I don’t know what to say. I do know silence is not an option.
In trying to grasp the magnitude of the events of the weekend I have spent much time reading opinion columns, blogs and social media posts by friends. I’ve read so much and heard so many opinions I’m not sure there is a right thing to say, no matter what our opinions or feelings are.
I’m white and with that brings privilege. White people should not pretend to understand the horror and fear that people of color live with, I’ve read. I’m not supposed to say, “But I’m one of the good ones,” pretending not to be racist or not to have racist thoughts. Because, they tell me, this is not about me and they say it’s not about President Trump either.
I recall hearing from a few people immediately after the election, this is good and good can come from this, because now we are forced to look our problems in the eye, deal with them and move forward. I did not understand what those problems were exactly. I did believe then and now that we elected a bigot and that a portion of Trump’s supporters share this extreme bigotry and racism with the president.
There’s no denying Trump made it fashionable to speak hatred.
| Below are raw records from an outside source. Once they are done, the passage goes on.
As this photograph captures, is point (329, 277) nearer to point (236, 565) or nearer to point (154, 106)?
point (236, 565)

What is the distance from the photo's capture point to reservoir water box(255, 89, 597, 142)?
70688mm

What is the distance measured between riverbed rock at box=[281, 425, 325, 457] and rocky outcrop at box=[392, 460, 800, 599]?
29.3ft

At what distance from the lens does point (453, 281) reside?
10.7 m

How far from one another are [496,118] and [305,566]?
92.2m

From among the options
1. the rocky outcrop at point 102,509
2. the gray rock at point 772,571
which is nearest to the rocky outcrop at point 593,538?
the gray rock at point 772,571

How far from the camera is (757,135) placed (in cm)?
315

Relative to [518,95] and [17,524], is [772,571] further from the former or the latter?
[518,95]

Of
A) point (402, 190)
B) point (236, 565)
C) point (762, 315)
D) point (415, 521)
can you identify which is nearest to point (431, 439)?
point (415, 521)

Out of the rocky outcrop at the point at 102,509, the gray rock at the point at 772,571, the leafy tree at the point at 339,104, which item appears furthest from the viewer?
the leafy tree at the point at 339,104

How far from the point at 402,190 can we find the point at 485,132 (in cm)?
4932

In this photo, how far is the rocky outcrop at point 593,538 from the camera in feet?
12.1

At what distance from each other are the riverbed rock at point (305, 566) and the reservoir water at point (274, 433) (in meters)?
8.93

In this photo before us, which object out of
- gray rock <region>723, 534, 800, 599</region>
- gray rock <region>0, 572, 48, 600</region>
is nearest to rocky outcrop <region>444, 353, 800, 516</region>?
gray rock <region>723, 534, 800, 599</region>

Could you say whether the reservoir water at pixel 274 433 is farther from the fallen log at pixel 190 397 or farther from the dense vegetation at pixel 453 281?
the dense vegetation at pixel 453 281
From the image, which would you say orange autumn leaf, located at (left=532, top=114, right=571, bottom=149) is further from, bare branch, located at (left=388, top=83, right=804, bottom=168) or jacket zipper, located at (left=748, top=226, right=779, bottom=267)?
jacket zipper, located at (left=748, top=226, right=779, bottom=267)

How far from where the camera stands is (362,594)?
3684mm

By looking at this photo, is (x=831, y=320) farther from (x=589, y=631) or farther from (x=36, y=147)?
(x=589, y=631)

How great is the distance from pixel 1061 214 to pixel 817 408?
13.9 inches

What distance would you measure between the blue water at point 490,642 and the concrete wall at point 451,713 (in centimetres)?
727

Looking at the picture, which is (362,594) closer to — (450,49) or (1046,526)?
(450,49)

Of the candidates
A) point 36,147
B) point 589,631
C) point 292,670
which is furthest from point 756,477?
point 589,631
He has shown this by his example and makes no apologies for it. Quite honestly I would enjoy making this all about Trump. But if Trump were gone tomorrow, the country’s problems with hatred and bigotry would still exist. It is deeply rooted in our people and growing in intensity – for which I do blame Trump.
So what shall we do? Should white people shut the hell up because we do not understand the plight of those being persecuted, threatened, harmed and killed?
Should more white people show up prepared to fight (for our lives) at the next planned white supremacy rally?
Should some of us vote differently in the next elections? Call our representatives? Would it change anything?
Or should we begin a conversation (which means to listen and hear) even when it is difficult – especially when it’s difficult – with strangers, our neighbors, friends and family? Particularly with those who are different from us? Are we capable of asking the hard questions and opening our hearts to hear?
Is there a class to take to learn how to react and respond to such atrocities? Because I don’t know what to do or what to say.
I do know I will not remain silent and because of that I am sure to say the wrong thing.
Opening the door to dialogue is one of the few things I know we should do, can do, even at the risk of saying the wrong thing.
It seems like a tiny thing, doesn’t it? Talking. Sharing. Listening. Hearing.